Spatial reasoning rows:
◆ ◆ ◆ ◆ ◆ ◆ ◆

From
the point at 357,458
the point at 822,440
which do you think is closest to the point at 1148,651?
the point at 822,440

◆ ◆ ◆ ◆ ◆ ◆ ◆

_Task objective_
Rewrite the rows, swapping "closest" for "nearest" and keeping everything else the same.

_Completed exercise_
From
the point at 357,458
the point at 822,440
which do you think is nearest to the point at 1148,651?
the point at 822,440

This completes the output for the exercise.